Melihat keadaan yang terlihat, diharapkan revitalisasi disektor bahari dan pengembangannya dapat didukung oleh seluruh kalangan masyarakat dan pemerintah menyediakan dan membangunan sarana- sarana yang mendukung kegiatan revitalisasi ini , dan terus diupayakan terutama didaerah - daerah terpencil. Selain itu diharapkan kepada masyarakat luas agar menggunakan produk dalam negeri terutama produk-produk sektor kelautan sehingga dapat memberian pemasukan yang besar bagi negara begitu juga dengan taraf hidup nelayan dan pelayar di negeri kita.
  



DAFTAR PUSTAKA



Aliamsyah . 2008. Naskah_akademik .www.legalitas.org Di akses pada tanggal 29            april  2012.

Anonim . 2008. Indonesia Negara Maritim Terbesar Di Dunia .www.nationalintegrationmovement.org Di akses pada tanggal 29 april  2012.

Arief Adhi A .2008. Budaya bahari sebagai budaya lokal masyarakat Nelayan bugis-makassar 
. adri_arief@yahoo.com Di akses pada tanggal 29 april  2012.

Lampe Munsi. 2009. Wawasan Sosial Budaya Bahari.
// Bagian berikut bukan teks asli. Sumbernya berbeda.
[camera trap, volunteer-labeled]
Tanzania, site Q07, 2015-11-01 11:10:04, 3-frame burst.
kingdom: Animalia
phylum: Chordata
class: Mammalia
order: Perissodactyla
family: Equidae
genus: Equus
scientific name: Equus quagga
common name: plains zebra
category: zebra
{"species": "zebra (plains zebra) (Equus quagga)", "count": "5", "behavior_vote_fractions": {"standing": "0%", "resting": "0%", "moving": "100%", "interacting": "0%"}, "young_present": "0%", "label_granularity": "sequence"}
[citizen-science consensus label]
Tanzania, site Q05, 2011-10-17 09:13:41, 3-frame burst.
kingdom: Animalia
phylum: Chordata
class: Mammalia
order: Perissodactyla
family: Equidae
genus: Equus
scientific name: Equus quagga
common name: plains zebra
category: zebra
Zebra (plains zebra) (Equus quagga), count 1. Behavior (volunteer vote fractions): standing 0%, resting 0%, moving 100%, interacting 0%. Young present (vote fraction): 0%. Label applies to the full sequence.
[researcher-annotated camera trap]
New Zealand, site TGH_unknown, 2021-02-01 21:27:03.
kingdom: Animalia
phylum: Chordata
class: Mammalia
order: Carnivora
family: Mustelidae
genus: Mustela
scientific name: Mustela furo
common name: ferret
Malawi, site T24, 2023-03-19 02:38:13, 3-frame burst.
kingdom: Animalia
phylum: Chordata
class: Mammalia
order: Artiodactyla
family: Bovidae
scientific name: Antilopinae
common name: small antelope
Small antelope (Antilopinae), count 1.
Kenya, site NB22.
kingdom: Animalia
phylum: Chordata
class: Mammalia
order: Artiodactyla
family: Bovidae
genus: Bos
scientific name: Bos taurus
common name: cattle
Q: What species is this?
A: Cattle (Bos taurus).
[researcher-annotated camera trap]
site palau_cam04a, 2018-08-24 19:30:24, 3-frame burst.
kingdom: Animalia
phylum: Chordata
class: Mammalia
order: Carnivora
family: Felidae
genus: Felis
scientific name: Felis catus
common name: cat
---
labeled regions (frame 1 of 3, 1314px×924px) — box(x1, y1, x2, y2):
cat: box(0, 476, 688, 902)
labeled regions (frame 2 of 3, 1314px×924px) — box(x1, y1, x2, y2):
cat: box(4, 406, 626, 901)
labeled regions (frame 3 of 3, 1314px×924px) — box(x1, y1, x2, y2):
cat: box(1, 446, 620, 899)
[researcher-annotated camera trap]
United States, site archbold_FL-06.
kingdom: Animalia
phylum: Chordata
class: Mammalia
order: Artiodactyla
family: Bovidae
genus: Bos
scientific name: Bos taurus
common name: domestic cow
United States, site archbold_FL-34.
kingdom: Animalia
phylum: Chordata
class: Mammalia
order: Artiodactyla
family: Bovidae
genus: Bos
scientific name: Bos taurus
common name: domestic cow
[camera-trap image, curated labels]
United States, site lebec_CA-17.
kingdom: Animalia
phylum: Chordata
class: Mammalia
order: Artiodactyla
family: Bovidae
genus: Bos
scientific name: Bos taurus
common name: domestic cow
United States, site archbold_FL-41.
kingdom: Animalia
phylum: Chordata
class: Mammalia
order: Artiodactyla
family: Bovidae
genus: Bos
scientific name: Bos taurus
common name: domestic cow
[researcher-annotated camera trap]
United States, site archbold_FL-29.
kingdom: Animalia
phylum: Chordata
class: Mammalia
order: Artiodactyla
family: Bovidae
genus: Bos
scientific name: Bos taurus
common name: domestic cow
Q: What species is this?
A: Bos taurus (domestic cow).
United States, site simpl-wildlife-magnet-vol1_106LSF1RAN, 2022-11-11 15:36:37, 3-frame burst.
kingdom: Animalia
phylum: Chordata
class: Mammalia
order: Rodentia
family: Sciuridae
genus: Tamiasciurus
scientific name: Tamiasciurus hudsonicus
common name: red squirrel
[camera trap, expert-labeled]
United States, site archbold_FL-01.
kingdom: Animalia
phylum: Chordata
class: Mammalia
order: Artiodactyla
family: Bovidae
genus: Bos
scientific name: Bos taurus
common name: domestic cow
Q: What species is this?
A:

Makassar : UPT MKU Universitas Hasanuddin














2 komentar:

  1. Night vision technology has revolutionized the way military website forces operate in low-light conditions. Key points include:

    BalasHapus

My Blog List

You can replace this text by going to "Layout" and then "Page Elements" section. Edit " About "

Pages

Diberdayakan oleh Blogger.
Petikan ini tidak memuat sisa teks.